(Objective A):
In the passage on gate station emission equations, list the terms multiplied together on the right-hand side of Equation W-31 as it is written out.
(Objective B):
Transcribe the passage on gate station emission equations from "Equation W-31 is" to "(Es,i/Count) (Eq. W-32)".

— start Provided passage —

The emission factor for non-custody transfer city gate station comes ONLY from W-32. For all other
emissions source the reporter must use emissions factors in the tables as appropriately defined for EFs for
Equation W-31.


I found what I think is an error in the equations for estimating fugitive emissions from non-custody
transfer gate stations; equations W-31 and W-32.
Equation W-31 is as follows: Es,i = Counts * EFs *GHGi *Ts
EFs is the emission factor in scf/hr and Ts is the number of hours of operation during the calendar
year.
For non custody transfer gate stations EFs is calculated using Equation 32 which is EF = Sum
(Es,i/Count) (Eq. W-32)
Where Es,i is the annual estimated emissions from custody transfer gate station and count is the
number of meter runs.

I think EPA's intent was to assume fugitive emissions from non-custody transfer gate stations was
the same as fugitive emissions from custody transfer gate stations, which isn't a bad assumption,
but equation W-32 produces an emission factor, EFs, that is the average annual fugitive emissions
per meter run at custody transfer gate stations rather than an hourly emission factor required by
Equation W-31. As a result, the estimated emissions from non-custody transfer gate stations are
8,760 times greater than estimated emissions from custody transfer gate stations.
Equation W-32 should be EF = Sum (Es,i/(Count*Ts)) so that the calculated emission factor is an
hourly emission factor rather than an annual emission factor.
EPA has acknowledged the error and is considering options to address this issue.

— end Provided passage —
— start Raw data —

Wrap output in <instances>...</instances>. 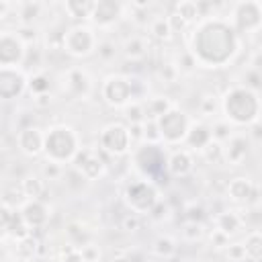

— end Raw data —

(Correct output A):
Counts, EFs, GHGi, Ts

(Correct output B):
Equation W-31 is as follows: Es,i = Counts * EFs *GHGi *Ts
EFs is the emission factor in scf/hr and Ts is the number of hours of operation during the calendar
year.
For non custody transfer gate stations EFs is calculated using Equation 32 which is EF = Sum
(Es,i/Count) (Eq. W-32)